We want to continue to embed modelling as a routine part of non-clinical safety assessment, using models to integrate in vitro, in vivo and in silico data to predict safety concerns earlier, elucidate mechanisms of toxicity and ultimately reduce attrition. We want models to be used to add a weight of evidence and provide quantitative predictions to accompany early safety flags and ultimately to improve our confidence in therapeutic index and our ability to translate observations in non-clinical species to clinical liability for toxicity. Our involvement in TransQST increased our belief that this ambition is possible and enabled us to move a few steps further on that journey.
What do you believe is the main contribution of TransQST in the field?
The main contribution from our perspective is bringing together the community of industry, regulatory and academic partners all with an interest in predictive modelling of toxicity liability including physiologists, clinicians and modellers to allow for a truly multi-disciplinary approach to QST model development. Connections and collaborations have been made through this consortium which we expect will be maintained beyond the project. Involvement in the TransQST project has allowed the ‘state of the art’ for quantitative systems toxicology to be better defined and formed a foundation from which to move that state of the art forward.

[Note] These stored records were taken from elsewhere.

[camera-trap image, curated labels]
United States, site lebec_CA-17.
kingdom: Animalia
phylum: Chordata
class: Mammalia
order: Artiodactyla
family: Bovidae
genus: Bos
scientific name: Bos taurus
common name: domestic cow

If the project was to start again, how might we approach the project given the learnings we’ve gained from being involved in TransQST?
We would begin the project with a thorough review of the current state of the art for quantitative systems toxicology, and identify tractable organ toxicities where there are high industry attrition rates, but historically less application of modelling (e.g modelling of the central nervous system). We would also aim for better alignment from the project outset between modelling inputs which would be essential and endpoints which are routinely generated in pharmaceutical studies. In this way we would hopefully have a more robust set of data readily available to support model development and validation and we would be more easily able to test the models in prospective use cases in industry. Similarly, a critical evaluation of exemplar compounds used for model development would be undertaken, to try to select those which would be both informative for model development and technically tractable. Having the experience of the end of the project, where we are navigating license agreements for TransQST tools we wish to use internally, we would also use what we have learnt through this process to try to make this path smoother from the outset.